> [INSTRUCTIONS FOR THE TASK]: Continue the post on building LeetCode binary trees in Go from where it stops.

> [TEXT PROVIDED]:

= = = = =

Tuesday, October 1, 2024

Leetcode Binary Tree Array Format in Golang

In the Binary Tree section of leetcode, they provide an Input array with values used to create a binary tree.

It isn't necessary to reproduce the trees to solve the traversal problems as you can manually build a tree by adding Left and Right nodes manually.

Still using the input data helps to suss out bugs when it fails some tests. The difficulty I ran into was trying to implement a recursive solution when the approach was understanding (with some googling help) that a queue was needed.

Below are my comments and code.

// create binary tree given a leetcode compressed array
// a verbose version of a binary tree would have a NULL_VALUE
// for every node at the full height eg.
//
// 0
// null 2
//
// null null 3 null
// Input = [0, null, 2, null, null, 3]
//
// leetcode BT format is a little more efficient as it will
// skip the 2 lower nulls
//
// Input = [0, null, 2, 3]
// To build the binary tree use a queue that will allow us to
// process each level before continue to the next level.

= = = = =

> [RECORD SET]:
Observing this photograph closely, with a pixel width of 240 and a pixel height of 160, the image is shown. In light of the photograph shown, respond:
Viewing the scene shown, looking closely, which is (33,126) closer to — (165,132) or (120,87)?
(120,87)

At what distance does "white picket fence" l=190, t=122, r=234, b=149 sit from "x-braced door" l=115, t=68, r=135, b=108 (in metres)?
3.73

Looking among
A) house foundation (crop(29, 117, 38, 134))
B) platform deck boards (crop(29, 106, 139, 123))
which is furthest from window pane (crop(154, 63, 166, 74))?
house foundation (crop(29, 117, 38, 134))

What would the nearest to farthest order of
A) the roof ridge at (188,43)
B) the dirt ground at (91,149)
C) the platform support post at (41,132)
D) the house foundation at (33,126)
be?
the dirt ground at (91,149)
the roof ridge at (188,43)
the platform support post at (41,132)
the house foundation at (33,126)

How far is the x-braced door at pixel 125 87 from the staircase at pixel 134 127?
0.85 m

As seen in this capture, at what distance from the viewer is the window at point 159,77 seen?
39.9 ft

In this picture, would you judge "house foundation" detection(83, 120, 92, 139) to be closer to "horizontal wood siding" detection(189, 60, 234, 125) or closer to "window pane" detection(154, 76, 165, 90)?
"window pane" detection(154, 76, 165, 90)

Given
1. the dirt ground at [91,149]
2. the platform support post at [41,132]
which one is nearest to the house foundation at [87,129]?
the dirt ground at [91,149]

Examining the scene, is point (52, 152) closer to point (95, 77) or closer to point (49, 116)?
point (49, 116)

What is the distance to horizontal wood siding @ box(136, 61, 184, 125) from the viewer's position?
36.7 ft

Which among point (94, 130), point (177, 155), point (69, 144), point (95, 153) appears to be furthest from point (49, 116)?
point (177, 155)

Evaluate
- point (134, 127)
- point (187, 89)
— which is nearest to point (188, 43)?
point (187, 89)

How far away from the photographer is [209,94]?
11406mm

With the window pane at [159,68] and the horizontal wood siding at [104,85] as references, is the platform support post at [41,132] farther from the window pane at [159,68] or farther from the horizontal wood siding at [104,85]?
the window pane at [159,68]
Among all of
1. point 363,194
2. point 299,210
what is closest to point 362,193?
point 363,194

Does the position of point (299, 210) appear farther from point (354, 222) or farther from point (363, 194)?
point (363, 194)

= = = = =

> [ANSWER TO THIS TASK]:
// When a node is created we add it to the queue. The L/R logic
// proceeds and pops the next value from the Input array.
// If the value is a null, we don't add it to the queue which stops
// further processing on that branch
//
// We loop until the queue is empty.
func (b *BinaryTree) CreateUnsorted(arr []int) {
if len(arr) <= 0 {
fmt.Println("No Elements")
return
}

val, arr := ArrayPop(arr)
b.Root = &TreeNode{Val: val}

queue := []*TreeNode{b.Root}
var node *TreeNode
leftVal := 0
rightVal := 0

for len(queue) > 0 {
node, queue = ArrayPop(queue)

if len(arr) <= 0 {
continue
}
leftVal, arr = ArrayPop(arr)

if leftVal != NULL_VALUE {
node.Left = &TreeNode{Val: leftVal}
queue = append(queue, node.Left)
}

if len(arr) <= 0 {
continue
}
rightVal, arr = ArrayPop(arr)

if rightVal != NULL_VALUE {
node.Right = &TreeNode{Val: rightVal}
queue = append(queue, node.Right)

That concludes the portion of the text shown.